Additional financial help for seniors will be arriving the week of July 6, according to Prime Minister Justin Trudeau.
The federal government originally pledged on May 12 one-time, tax-free payments of $300 to eligible seniors through the Old Age Security (OAS) pension.
Those eligible for the Guaranteed Income Supplement (GIS) will receive $200 on top of the OAS payment, for a total of $500.
Details on the program have been sparse since the initial announcement, other than the cost for the additional support tallies in at $2.5 billion.
The OAS and GIS top-ups come on top of additional GST credits given to 4 million low-income seniors to date.
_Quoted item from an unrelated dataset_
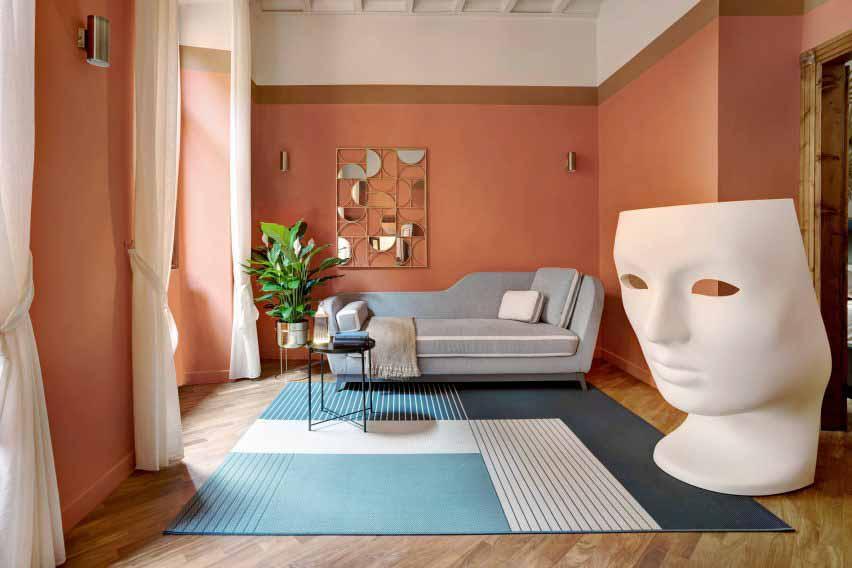 Оранжевый интерьер квартиры с большой мирной лилией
Trudeau said during his Thursday (June 4) media briefing that the top-ups can help seniors who can’t travel on transit or access sales at stores to offset additional costs of deliveries.
It was the first media briefing Trudeau has held since both Bell Canada and Vancouver-based Telus Corp. announced Tuesday they were opting to develop their 5G networks using equipment from Ericsson and, in the case of Telus, Nokia Corp. as well.
The move falls in line with Rogers Communications Inc.’s longstanding partnership with Ericsson and effectively shuts out Huawei Technologies Co. Ltd. from the future of Canada’s 5G infrastructure.
Ottawa has been conducting a security review of the Chinese tech giant’s 5G equipment amid concerns from intelligence allies that Huawei could leave the country’s infrastructure vulnerable to espionage.
“Every step of the way we have listened to our security agencies, our intelligences services, worked with our allies — we’ll make the right decision for Canadians to both keep Canadians and businesses safe, while at the same time ensuring competitiveness in our telecom industry,” Trudeau said, referring to whether the federal government will ban Huawei’s 5G technology.
U.S. officials have repeatedly stated Canada risks being shut out of intelligence sharing with American agencies if they do not ban Huawei.
The U.S. and Australia were the first among the Five Eyes intelligence alliance to shut the door on the Chinese company’s equipment.
“These are considerations that we have been looking very carefully at. Obviously, conversations have been extensive with all our Five Eyes allies, including the United States, as we continue to work with security services and intelligence agencies on the right path forward for Canada,” the prime minister said during his Thursday briefing.
Trudeau also addressed new security legislation from Beijing that would clamp down on freedoms enjoyed in semi-autonomous Hong Kong, home to 300,000 Canadian citizens.
“We’re extremely concerned with [mainland China] stepping away from the … one country, two systems agreement that was signed decades ago,” he said.
But the prime minister would not commit to extending additional immigration support to Hong Kongers as the U.K. has done over the past week.
Meanwhile, Trudeau was pressed about the 21-second silence he took Tuesday (June2 ) before responding to a question regarding U.S. President Donald Trump’s urgings to use military force against protesters as well as the use of tear gas to make way for a presidential photo opportunity.
While some have interpreted his silence as a means of condemning Trump’s actions, others saw it as Trudeau’s reluctance to potentially offend the U.S. president amid mass protests stemming from the death of unarmed black man George Floyd during a confrontation with police.
“Canadians expect me to stand up for their values and their interests, and that’s what I’ve done in my entire time as prime minister, whether it be with the United States or with other countries around the world,” he said when asked to explain his silence.